*PROVIDED DATA*:
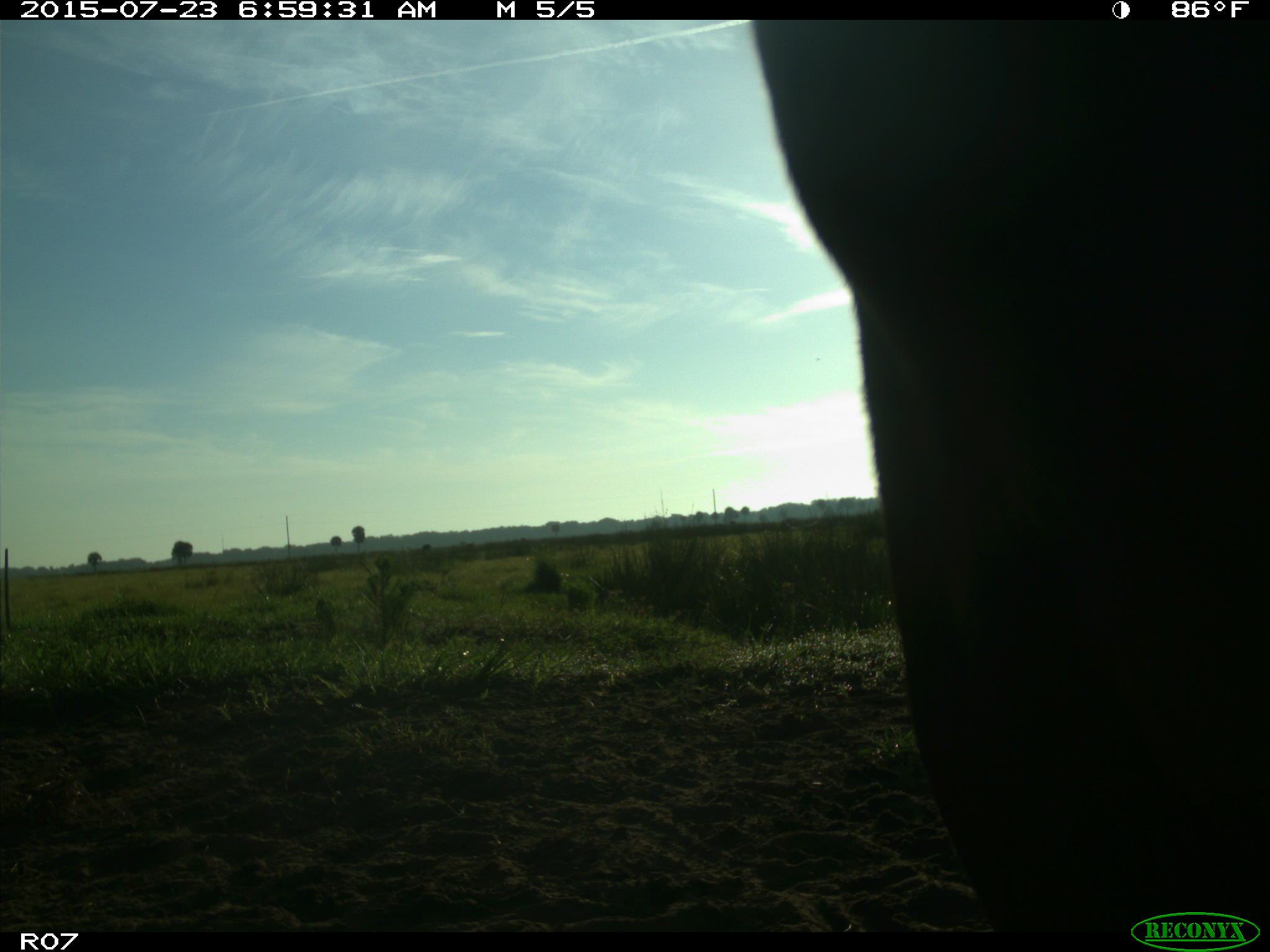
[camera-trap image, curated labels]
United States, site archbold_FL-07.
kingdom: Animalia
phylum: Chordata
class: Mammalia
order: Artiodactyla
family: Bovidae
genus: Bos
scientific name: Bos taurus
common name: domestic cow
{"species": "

*TASK ITEM*:
Return an exact transcription of the material, with its pictures left out.

*REPLY TO THE TASK*:
[camera-trap image, curated labels]
United States, site archbold_FL-07.
kingdom: Animalia
phylum: Chordata
class: Mammalia
order: Artiodactyla
family: Bovidae
genus: Bos
scientific name: Bos taurus
common name: domestic cow
{"species": "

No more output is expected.